====== Data excerpts ======
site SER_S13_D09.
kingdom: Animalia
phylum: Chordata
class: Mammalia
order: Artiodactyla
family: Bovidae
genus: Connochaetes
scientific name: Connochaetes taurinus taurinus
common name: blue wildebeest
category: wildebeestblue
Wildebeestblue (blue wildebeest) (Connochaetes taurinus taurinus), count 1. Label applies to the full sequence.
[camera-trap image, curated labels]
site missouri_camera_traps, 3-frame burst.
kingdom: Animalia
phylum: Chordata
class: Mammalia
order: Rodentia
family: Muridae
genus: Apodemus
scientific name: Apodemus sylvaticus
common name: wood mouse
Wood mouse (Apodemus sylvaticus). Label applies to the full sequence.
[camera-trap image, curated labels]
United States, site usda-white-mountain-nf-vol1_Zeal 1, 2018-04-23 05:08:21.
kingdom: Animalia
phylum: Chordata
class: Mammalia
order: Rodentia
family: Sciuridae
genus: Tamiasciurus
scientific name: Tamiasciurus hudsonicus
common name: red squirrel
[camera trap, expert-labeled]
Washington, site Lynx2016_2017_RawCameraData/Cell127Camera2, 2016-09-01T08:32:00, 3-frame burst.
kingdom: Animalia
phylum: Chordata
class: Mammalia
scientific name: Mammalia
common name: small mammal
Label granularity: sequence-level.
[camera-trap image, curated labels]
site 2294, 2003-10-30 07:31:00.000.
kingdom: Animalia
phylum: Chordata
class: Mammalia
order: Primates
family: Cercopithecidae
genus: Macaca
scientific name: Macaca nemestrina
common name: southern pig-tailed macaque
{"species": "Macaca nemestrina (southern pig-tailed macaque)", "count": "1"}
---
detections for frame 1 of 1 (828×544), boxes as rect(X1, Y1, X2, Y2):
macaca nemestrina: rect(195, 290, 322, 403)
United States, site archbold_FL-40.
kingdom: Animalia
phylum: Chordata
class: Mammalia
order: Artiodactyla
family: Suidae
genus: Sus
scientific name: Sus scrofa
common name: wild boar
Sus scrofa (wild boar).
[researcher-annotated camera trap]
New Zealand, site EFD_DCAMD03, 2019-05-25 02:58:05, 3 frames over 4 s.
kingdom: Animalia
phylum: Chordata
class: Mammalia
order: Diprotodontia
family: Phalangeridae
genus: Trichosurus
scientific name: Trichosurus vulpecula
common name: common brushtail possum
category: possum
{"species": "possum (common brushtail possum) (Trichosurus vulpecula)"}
======
The task: Write out once more the lines above beginning at the line with "common name: southern pig-tailed macaque"; continue through the final line and stop there.

Result of this task:
common name: southern pig-tailed macaque
{"species": "Macaca nemestrina (southern pig-tailed macaque)", "count": "1"}
---
detections for frame 1 of 1 (828×544), boxes as rect(X1, Y1, X2, Y2):
macaca nemestrina: rect(195, 290, 322, 403)
United States, site archbold_FL-40.
kingdom: Animalia
phylum: Chordata
class: Mammalia
order: Artiodactyla
family: Suidae
genus: Sus
scientific name: Sus scrofa
common name: wild boar
Sus scrofa (wild boar).
[researcher-annotated camera trap]
New Zealand, site EFD_DCAMD03, 2019-05-25 02:58:05, 3 frames over 4 s.
kingdom: Animalia
phylum: Chordata
class: Mammalia
order: Diprotodontia
family: Phalangeridae
genus: Trichosurus
scientific name: Trichosurus vulpecula
common name: common brushtail possum
category: possum
{"species": "possum (common brushtail possum) (Trichosurus vulpecula)"}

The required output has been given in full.